- What is being asked
Set down the records once more, please, exactly and with the pictures left out.

- Extracted information
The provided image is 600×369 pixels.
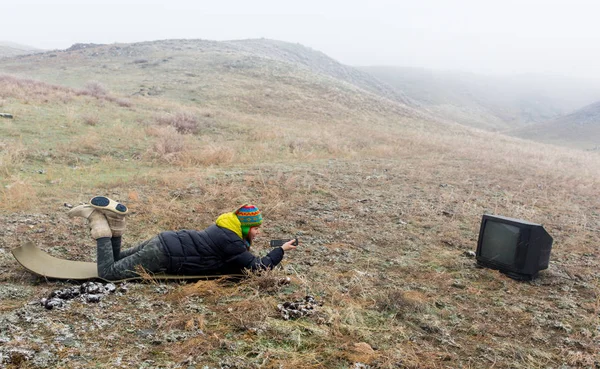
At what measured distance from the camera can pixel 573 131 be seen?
130ft

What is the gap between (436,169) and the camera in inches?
497

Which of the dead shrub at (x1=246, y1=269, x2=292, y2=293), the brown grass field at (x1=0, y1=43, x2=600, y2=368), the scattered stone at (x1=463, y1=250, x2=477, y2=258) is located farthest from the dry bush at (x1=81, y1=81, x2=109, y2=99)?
the scattered stone at (x1=463, y1=250, x2=477, y2=258)

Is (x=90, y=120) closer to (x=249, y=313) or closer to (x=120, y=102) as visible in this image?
(x=120, y=102)

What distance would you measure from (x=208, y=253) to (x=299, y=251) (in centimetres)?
165

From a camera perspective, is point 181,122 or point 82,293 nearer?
point 82,293

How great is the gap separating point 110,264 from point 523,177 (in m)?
12.5

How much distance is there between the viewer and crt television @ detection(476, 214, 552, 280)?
5113mm

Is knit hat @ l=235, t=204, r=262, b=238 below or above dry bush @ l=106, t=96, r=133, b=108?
below

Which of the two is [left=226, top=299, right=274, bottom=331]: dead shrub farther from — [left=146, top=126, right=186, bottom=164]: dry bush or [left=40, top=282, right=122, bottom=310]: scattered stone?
[left=146, top=126, right=186, bottom=164]: dry bush

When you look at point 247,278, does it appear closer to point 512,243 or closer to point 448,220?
point 512,243

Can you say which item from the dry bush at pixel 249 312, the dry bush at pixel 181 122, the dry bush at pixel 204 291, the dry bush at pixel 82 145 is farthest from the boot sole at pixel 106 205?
the dry bush at pixel 181 122

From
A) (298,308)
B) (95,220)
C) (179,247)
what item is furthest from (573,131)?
(95,220)

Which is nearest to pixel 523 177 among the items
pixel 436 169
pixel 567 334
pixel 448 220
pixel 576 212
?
pixel 436 169

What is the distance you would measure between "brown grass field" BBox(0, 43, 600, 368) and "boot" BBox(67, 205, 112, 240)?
67 centimetres
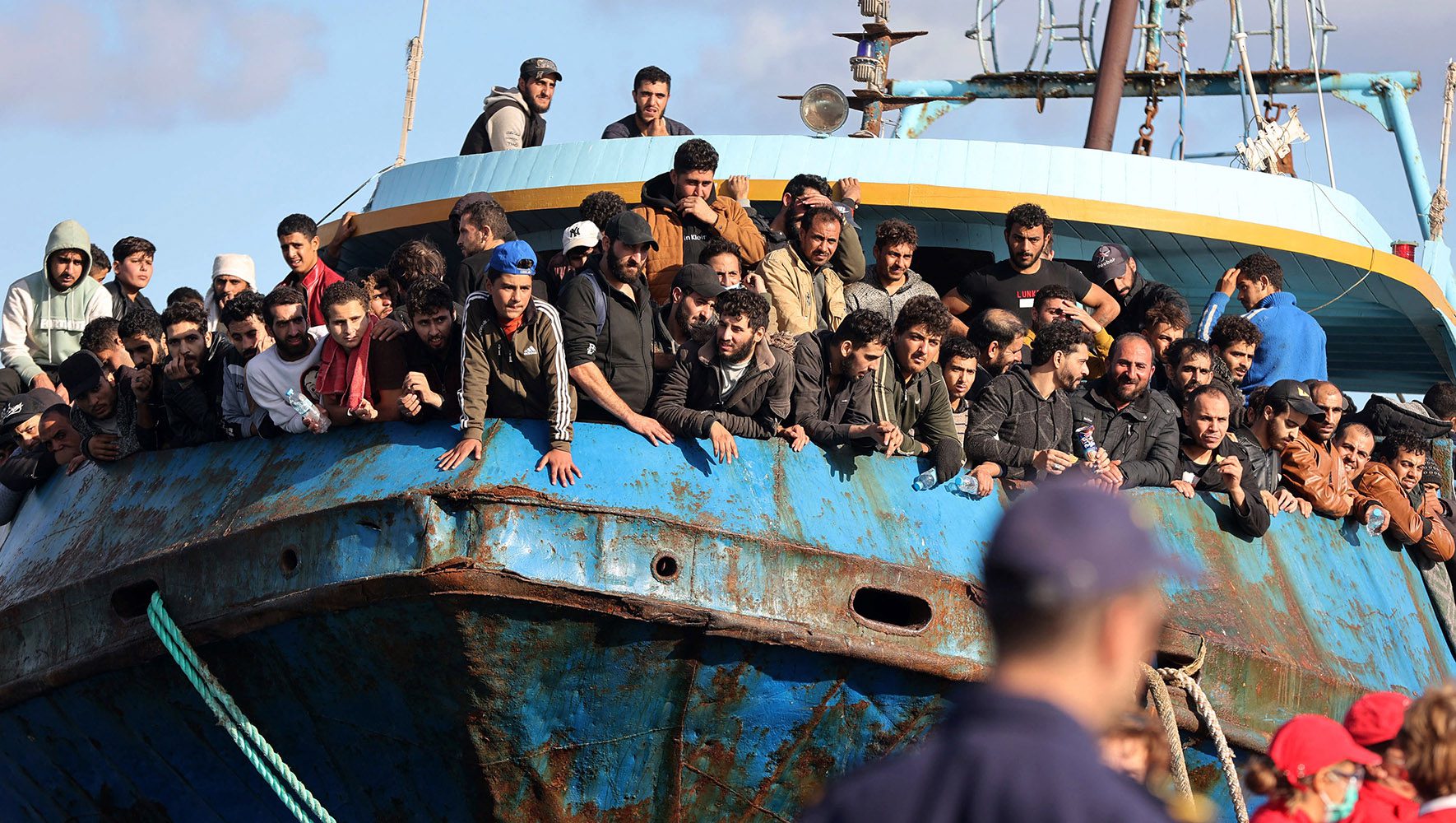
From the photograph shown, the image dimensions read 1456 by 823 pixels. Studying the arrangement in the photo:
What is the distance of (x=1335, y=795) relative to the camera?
182 inches

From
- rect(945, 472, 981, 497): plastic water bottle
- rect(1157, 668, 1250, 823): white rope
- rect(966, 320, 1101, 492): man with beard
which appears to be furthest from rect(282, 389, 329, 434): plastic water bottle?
rect(1157, 668, 1250, 823): white rope

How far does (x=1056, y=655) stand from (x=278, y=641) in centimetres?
436

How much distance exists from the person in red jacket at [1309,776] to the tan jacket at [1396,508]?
4.27 m

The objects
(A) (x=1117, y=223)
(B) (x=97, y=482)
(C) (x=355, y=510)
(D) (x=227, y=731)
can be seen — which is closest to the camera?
(C) (x=355, y=510)

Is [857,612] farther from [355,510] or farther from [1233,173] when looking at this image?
[1233,173]

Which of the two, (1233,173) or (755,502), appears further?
(1233,173)

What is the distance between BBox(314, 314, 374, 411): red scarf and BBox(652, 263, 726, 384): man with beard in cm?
107

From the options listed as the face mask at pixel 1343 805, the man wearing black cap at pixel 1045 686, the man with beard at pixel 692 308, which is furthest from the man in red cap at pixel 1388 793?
the man with beard at pixel 692 308

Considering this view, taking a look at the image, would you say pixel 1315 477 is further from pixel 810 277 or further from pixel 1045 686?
pixel 1045 686

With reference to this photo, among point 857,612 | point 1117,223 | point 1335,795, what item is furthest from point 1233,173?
point 1335,795

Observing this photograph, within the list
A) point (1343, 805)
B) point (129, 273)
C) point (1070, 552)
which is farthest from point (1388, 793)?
point (129, 273)

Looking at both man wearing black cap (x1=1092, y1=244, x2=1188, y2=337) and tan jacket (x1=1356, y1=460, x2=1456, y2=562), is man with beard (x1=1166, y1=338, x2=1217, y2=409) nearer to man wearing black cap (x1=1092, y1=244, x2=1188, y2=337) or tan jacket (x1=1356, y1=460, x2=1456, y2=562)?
man wearing black cap (x1=1092, y1=244, x2=1188, y2=337)

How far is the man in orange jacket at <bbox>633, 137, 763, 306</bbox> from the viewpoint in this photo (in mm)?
7594

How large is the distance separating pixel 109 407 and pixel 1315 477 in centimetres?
546
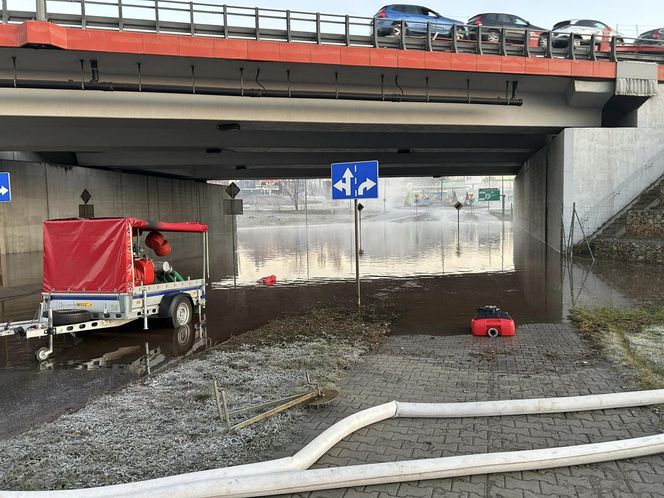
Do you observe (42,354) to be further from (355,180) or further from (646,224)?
(646,224)

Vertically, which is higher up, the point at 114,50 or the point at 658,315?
the point at 114,50

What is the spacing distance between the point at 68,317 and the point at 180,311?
216 centimetres

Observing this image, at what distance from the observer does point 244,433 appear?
413 centimetres

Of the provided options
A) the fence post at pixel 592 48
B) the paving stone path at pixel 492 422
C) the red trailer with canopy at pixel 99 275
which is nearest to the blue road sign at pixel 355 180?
the paving stone path at pixel 492 422

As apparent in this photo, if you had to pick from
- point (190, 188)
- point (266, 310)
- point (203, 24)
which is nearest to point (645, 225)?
point (266, 310)

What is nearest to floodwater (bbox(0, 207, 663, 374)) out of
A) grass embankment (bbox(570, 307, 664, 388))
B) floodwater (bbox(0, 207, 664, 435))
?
floodwater (bbox(0, 207, 664, 435))

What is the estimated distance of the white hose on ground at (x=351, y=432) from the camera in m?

- Output of the exercise
The provided image is 600×369 pixels.
At what measured distance from the camera can pixel 573 131 be seen?
130ft

What is the gap between (436,169) and the camera in inches?
497

Which of the dead shrub at (x1=246, y1=269, x2=292, y2=293), the brown grass field at (x1=0, y1=43, x2=600, y2=368), the scattered stone at (x1=463, y1=250, x2=477, y2=258) is located farthest from the dry bush at (x1=81, y1=81, x2=109, y2=99)?
the scattered stone at (x1=463, y1=250, x2=477, y2=258)

Is (x=90, y=120) closer to (x=249, y=313) or closer to (x=120, y=102) as visible in this image?
(x=120, y=102)

What distance would you measure from (x=208, y=253) to (x=299, y=251) (in centimetres)?
165

From a camera perspective, is point 181,122 or point 82,293 nearer?
point 82,293

How great is the gap separating point 110,264 from point 523,177 (in m)?
12.5

How much distance is there between the viewer and crt television @ detection(476, 214, 552, 280)?
5113mm

Is knit hat @ l=235, t=204, r=262, b=238 below or above dry bush @ l=106, t=96, r=133, b=108?
below

Which of the two is [left=226, top=299, right=274, bottom=331]: dead shrub farther from — [left=146, top=126, right=186, bottom=164]: dry bush or [left=40, top=282, right=122, bottom=310]: scattered stone?
[left=146, top=126, right=186, bottom=164]: dry bush

When you look at point 247,278, does it appear closer to point 512,243 or closer to point 448,220?
point 512,243

Can you say which item from the dry bush at pixel 249 312, the dry bush at pixel 181 122, the dry bush at pixel 204 291, the dry bush at pixel 82 145 is farthest from the boot sole at pixel 106 205?
the dry bush at pixel 181 122

From
A) (298,308)
B) (95,220)
C) (179,247)
what item is furthest from (573,131)?
(95,220)

Which is nearest to pixel 523 177 among the items
pixel 436 169
pixel 567 334
pixel 448 220
pixel 576 212
?
pixel 436 169

What is the distance you would measure between "brown grass field" BBox(0, 43, 600, 368) and "boot" BBox(67, 205, 112, 240)?
67 centimetres
From the photograph shown, the image dimensions read 1456 by 823 pixels. Studying the arrangement in the photo:
What is the distance of (x=1335, y=795) relative to the camera?
182 inches

From
- rect(945, 472, 981, 497): plastic water bottle
- rect(1157, 668, 1250, 823): white rope
- rect(966, 320, 1101, 492): man with beard
which appears to be furthest from rect(282, 389, 329, 434): plastic water bottle?
rect(1157, 668, 1250, 823): white rope

How far does (x=1056, y=655) stand from (x=278, y=641) in centimetres?
436

How much distance exists from the person in red jacket at [1309,776] to the tan jacket at [1396,508]?
4.27 m

The objects
(A) (x=1117, y=223)
(B) (x=97, y=482)
(C) (x=355, y=510)
(D) (x=227, y=731)
can be seen — which is closest to the camera?
(C) (x=355, y=510)

Is [857,612] farther from [355,510] or farther from [1233,173] when looking at this image?
[1233,173]

Which of the two, (1233,173) or (755,502), appears further?
(1233,173)

What is the distance between BBox(314, 314, 374, 411): red scarf and BBox(652, 263, 726, 384): man with beard in cm?
107

From the options listed as the face mask at pixel 1343 805, the man wearing black cap at pixel 1045 686, the man with beard at pixel 692 308, which is furthest from the man in red cap at pixel 1388 793?
the man with beard at pixel 692 308

Considering this view, taking a look at the image, would you say pixel 1315 477 is further from pixel 810 277 or further from pixel 1045 686?
pixel 1045 686

With reference to this photo, among point 857,612 | point 1117,223 | point 1335,795, what item is furthest from point 1233,173?
point 1335,795

Observing this photograph, within the list
A) point (1343, 805)
B) point (129, 273)
C) point (1070, 552)
which is farthest from point (1388, 793)?
point (129, 273)

Looking at both man wearing black cap (x1=1092, y1=244, x2=1188, y2=337) and tan jacket (x1=1356, y1=460, x2=1456, y2=562), is man with beard (x1=1166, y1=338, x2=1217, y2=409) nearer to man wearing black cap (x1=1092, y1=244, x2=1188, y2=337) or tan jacket (x1=1356, y1=460, x2=1456, y2=562)?
man wearing black cap (x1=1092, y1=244, x2=1188, y2=337)

How far is the man in orange jacket at <bbox>633, 137, 763, 306</bbox> from the viewpoint in this photo (in mm)?
7594

How large is the distance separating pixel 109 407 and pixel 1315 477 in centimetres?
546
Do you observe (42,354) to be further from (355,180) or further from (646,224)?
(646,224)

Vertically, which is higher up, the point at 114,50 or the point at 658,315?
the point at 114,50

What is the spacing distance between the point at 68,317 and the point at 180,311?
216 centimetres

Observing this image, at what distance from the observer does point 244,433 appear?
413 centimetres

Of the provided options
A) the fence post at pixel 592 48
B) the paving stone path at pixel 492 422
C) the red trailer with canopy at pixel 99 275
which is nearest to the blue road sign at pixel 355 180?
the paving stone path at pixel 492 422

As apparent in this photo, if you had to pick from
- point (190, 188)
- point (266, 310)
- point (203, 24)
which is nearest to point (645, 225)?
point (266, 310)

What is nearest to floodwater (bbox(0, 207, 663, 374)) out of
A) grass embankment (bbox(570, 307, 664, 388))
B) floodwater (bbox(0, 207, 664, 435))
?
floodwater (bbox(0, 207, 664, 435))

What is the estimated distance of the white hose on ground at (x=351, y=432) from the camera in m?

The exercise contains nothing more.